Some people of average weight are always practicing chronic restrained eating, experts say. Others try CRE for a short period of time, become frustrated because it's so much work, and give up.
Still others may be restrained eaters most of the time but have gained five to 20 pounds because they've let their guard down occasionally, falling prey to sweets and other high-fat treats. They have indulged themselves too much, too many times, or been lax about doing physical activity.
CRE has its downside: The chronic restrained eater can go overboard, becoming an extreme restrained eater who is obsessed with an unrealistic body weight, Blackburn says.
The trick to being a happy restrained eater is to limit what you eat without completely depriving yourself. If you cut back so far on the foods you love that you no longer enjoy food, you'll end up feeling hungry, unsatisfied, unhappy, he says.
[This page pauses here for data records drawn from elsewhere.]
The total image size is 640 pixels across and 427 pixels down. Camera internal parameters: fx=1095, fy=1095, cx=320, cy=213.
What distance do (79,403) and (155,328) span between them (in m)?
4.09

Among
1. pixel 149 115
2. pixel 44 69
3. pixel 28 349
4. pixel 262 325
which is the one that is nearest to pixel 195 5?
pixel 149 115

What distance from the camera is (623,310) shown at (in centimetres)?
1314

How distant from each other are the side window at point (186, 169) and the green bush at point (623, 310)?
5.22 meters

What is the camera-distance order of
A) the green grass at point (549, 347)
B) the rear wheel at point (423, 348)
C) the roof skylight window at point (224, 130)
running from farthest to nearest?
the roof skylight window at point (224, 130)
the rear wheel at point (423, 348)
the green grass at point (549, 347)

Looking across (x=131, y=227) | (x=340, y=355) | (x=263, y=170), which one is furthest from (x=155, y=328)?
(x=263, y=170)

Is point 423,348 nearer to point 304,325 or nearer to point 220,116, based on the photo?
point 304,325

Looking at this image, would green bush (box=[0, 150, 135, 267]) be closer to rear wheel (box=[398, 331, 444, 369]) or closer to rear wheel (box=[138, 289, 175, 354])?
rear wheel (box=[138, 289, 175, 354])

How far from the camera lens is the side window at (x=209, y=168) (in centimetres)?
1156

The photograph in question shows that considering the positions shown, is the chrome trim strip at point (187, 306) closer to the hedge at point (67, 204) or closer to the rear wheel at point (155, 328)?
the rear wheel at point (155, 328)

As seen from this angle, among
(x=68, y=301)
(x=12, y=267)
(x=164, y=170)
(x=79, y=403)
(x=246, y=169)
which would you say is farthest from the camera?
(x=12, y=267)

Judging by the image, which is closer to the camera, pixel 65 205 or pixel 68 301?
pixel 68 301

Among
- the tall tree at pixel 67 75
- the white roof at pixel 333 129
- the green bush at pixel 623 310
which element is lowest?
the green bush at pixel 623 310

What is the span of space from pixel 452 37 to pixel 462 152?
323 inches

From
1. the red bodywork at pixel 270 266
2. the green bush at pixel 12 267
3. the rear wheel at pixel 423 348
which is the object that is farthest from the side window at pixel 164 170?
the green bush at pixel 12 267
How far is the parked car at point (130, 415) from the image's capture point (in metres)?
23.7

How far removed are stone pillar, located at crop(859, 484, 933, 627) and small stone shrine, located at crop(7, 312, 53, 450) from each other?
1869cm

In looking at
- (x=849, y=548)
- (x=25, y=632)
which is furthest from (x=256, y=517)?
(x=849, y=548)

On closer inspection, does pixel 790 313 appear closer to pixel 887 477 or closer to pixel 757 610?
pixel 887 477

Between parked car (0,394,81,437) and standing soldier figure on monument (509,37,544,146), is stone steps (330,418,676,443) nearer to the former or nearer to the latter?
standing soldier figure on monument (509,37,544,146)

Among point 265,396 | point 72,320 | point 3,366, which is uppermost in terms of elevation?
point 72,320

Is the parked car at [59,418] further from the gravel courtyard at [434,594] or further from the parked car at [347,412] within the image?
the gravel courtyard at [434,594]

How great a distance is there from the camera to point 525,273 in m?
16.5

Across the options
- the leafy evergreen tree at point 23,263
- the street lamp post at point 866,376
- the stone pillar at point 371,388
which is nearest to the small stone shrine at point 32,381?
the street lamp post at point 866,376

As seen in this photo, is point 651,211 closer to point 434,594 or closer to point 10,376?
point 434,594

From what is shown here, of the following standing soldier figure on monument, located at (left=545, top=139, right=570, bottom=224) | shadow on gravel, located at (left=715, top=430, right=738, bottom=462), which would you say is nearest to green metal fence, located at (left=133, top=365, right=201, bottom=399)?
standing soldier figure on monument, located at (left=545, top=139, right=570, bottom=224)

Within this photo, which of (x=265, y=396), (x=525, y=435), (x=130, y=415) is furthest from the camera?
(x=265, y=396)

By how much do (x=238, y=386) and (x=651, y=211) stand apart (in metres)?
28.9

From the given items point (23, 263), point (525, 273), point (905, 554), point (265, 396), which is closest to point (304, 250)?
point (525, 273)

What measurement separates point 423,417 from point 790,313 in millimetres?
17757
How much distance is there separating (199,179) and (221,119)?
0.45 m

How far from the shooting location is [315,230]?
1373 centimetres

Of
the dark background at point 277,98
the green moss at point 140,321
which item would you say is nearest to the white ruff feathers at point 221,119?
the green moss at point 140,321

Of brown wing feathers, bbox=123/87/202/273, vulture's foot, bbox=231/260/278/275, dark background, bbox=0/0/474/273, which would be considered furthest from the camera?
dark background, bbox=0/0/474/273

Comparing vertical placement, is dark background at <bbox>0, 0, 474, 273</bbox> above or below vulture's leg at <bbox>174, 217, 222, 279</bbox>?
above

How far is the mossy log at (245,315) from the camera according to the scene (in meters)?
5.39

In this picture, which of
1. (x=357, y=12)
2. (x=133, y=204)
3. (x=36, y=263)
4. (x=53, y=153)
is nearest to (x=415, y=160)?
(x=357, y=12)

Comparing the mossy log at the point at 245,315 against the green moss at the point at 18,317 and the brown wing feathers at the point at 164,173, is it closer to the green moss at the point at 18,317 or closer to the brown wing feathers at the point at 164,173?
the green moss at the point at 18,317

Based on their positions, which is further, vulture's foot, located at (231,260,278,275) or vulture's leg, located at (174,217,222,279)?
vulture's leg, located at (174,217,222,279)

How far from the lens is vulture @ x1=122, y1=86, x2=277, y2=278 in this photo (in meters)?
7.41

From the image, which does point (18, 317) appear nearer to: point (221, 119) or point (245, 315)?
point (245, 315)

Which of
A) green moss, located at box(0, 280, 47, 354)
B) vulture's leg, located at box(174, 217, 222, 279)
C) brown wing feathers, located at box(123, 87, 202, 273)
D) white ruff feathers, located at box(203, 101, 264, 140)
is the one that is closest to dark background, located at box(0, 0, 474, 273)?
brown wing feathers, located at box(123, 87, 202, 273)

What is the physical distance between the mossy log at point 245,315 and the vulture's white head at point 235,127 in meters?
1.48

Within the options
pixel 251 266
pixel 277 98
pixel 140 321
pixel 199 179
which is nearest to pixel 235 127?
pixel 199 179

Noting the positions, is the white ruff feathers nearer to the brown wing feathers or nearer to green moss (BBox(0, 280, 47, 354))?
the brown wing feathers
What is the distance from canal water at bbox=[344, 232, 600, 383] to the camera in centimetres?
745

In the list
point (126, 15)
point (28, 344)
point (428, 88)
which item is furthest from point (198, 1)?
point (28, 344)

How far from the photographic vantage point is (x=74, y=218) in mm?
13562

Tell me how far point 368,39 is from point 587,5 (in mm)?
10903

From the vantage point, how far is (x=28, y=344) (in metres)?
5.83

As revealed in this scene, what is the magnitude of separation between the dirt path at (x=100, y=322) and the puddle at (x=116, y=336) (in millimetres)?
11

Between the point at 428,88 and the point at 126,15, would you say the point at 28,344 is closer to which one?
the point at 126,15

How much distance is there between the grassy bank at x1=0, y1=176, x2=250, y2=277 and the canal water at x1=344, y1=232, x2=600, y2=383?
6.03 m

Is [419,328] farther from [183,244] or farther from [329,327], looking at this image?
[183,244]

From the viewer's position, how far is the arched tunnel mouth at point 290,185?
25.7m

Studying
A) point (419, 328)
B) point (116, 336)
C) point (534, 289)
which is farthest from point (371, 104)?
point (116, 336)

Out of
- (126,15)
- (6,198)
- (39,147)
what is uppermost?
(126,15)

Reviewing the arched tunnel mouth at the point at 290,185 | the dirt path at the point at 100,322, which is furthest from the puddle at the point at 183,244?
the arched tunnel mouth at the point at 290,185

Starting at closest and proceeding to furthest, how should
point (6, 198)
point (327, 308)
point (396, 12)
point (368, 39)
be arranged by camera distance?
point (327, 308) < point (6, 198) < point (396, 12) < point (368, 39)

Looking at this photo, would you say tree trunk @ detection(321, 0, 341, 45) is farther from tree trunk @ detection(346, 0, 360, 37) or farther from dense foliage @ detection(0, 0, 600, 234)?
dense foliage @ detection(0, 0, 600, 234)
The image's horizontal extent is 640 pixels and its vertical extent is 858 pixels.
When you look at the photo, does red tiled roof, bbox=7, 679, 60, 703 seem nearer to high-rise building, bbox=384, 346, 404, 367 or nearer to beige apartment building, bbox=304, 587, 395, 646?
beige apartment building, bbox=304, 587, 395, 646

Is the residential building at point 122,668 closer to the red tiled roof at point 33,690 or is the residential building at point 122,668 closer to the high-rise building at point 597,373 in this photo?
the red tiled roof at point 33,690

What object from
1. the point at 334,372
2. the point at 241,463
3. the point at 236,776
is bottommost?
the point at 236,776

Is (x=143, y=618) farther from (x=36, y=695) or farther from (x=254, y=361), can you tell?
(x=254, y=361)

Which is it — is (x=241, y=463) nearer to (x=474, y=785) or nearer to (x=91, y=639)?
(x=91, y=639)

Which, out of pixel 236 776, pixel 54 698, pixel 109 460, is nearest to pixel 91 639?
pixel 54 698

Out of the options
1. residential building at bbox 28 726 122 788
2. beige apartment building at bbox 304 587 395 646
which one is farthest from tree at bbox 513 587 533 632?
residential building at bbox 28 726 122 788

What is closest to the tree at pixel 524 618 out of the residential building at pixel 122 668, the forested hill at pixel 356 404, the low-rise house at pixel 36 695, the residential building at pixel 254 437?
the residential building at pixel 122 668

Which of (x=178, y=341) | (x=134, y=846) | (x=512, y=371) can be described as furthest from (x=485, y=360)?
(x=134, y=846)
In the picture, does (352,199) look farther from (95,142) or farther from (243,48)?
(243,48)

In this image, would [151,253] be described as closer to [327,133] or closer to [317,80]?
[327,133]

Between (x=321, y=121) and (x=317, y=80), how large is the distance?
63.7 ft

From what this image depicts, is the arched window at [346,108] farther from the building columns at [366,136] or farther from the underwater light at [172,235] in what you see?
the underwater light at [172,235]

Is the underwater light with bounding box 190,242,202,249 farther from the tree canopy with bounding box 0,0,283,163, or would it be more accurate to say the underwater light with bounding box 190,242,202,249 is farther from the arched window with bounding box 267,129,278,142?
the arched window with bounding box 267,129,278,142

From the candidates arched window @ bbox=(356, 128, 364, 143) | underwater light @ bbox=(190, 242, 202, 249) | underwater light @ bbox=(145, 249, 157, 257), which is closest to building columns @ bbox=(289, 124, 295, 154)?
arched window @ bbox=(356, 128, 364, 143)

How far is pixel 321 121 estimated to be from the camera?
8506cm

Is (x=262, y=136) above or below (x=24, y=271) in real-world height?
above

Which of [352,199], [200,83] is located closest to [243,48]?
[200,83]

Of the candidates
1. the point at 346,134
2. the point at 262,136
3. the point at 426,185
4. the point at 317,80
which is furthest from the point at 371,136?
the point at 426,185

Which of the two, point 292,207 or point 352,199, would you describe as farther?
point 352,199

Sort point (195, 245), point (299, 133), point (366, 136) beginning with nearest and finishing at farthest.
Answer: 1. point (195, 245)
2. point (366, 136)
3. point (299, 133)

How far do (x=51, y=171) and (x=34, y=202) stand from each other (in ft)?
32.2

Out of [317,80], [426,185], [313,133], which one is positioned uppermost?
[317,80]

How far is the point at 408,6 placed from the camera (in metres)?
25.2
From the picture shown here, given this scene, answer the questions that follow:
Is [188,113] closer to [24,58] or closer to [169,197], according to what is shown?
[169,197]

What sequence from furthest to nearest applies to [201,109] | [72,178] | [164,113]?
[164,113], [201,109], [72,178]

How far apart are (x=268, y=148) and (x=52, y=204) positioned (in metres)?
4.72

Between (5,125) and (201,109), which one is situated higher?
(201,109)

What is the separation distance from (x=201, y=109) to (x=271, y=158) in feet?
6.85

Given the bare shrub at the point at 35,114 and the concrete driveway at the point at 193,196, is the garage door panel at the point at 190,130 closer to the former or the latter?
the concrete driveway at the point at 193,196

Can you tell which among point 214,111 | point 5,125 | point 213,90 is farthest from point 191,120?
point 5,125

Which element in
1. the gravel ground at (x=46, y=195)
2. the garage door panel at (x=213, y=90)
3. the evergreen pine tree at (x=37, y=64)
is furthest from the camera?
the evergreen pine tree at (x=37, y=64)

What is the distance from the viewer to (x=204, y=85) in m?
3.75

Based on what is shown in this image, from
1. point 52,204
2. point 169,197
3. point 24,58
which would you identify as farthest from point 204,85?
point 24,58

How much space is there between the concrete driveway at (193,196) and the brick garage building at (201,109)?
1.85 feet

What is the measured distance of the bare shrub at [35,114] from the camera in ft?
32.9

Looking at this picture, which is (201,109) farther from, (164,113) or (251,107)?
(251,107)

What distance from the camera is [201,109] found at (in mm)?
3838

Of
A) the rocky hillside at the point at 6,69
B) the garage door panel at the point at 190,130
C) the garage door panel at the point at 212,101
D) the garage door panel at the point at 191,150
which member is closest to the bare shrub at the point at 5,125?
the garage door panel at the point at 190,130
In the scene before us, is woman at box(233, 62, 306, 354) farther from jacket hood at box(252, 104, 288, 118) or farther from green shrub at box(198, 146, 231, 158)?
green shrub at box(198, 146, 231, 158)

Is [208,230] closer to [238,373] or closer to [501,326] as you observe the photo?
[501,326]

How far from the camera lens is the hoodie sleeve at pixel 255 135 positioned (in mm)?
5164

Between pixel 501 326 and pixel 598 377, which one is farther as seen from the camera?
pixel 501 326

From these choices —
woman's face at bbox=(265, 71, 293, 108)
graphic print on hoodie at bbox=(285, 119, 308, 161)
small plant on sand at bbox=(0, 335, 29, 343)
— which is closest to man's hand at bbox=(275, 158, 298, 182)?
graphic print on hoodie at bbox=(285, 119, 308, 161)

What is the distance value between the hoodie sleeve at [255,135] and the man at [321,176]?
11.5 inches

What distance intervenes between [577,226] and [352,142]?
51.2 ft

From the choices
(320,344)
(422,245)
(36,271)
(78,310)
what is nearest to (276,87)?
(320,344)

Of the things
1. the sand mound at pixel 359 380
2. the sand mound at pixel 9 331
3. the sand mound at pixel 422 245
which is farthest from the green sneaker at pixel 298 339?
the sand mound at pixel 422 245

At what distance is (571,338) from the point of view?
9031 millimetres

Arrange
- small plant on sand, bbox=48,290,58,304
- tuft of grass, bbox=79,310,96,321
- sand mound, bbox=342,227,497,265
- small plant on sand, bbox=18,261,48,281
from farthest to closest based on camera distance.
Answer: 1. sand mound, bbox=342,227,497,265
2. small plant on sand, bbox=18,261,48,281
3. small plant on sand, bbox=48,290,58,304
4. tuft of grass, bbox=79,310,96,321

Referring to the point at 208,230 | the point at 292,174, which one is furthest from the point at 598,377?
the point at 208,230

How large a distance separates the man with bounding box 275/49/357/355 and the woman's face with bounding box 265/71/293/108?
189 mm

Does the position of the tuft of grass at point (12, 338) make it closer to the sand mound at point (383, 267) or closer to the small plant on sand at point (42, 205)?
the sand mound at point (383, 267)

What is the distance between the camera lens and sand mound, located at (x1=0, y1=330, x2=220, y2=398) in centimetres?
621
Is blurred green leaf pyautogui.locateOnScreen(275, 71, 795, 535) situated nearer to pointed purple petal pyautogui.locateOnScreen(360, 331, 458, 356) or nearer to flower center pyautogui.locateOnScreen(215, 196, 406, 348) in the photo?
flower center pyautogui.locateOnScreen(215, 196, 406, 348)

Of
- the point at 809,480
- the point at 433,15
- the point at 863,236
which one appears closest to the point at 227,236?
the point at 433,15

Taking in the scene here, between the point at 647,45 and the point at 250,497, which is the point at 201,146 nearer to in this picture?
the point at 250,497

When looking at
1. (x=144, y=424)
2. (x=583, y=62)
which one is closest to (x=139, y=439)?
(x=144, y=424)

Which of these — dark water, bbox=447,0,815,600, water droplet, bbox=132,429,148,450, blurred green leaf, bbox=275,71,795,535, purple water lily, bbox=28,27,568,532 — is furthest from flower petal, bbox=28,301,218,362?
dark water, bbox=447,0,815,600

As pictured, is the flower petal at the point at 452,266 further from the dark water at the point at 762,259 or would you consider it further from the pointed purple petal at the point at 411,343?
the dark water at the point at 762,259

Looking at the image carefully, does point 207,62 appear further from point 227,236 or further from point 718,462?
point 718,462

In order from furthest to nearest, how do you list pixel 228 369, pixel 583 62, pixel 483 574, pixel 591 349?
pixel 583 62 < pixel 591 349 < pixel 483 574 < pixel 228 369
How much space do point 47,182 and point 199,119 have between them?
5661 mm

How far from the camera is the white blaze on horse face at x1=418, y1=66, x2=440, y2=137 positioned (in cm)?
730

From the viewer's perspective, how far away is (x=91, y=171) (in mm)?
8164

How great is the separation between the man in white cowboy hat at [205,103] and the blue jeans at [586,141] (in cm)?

Restrained eating also can backfire with children and teenagers — and actually predispose them to becoming overweight, says William Dietz, director of the division of nutrition and physical activity for the Centers for Disease Control and Prevention in Atlanta.
One new study from Harvard Medical School shows that normal-weight girls who diet are more likely to become overweight than those who don't diet. One possible explanation: The frequent teen dieters may be overeating or binge eating during the times when they're not watching what they eat.
Experts say some people have to struggle more to control their weight than others.
There is a small segment of society whose members don't have to worry about their weight at all because they seem "genetically protected" from gaining too much, Hill says. And there is a small group of people who are going to be obese no matter what they do.
But the vast majority fall somewhere in between. Whether they can maintain a healthy body weight depends, in large part, on how much effort they are willing to put into it. Genes and physiology play a role in how easy or difficult that is going to be, Hill says.
Genes don't dictate weight but help set the upper and lower weight limits, experts say. Genes affect how the body is going to relate to the environment.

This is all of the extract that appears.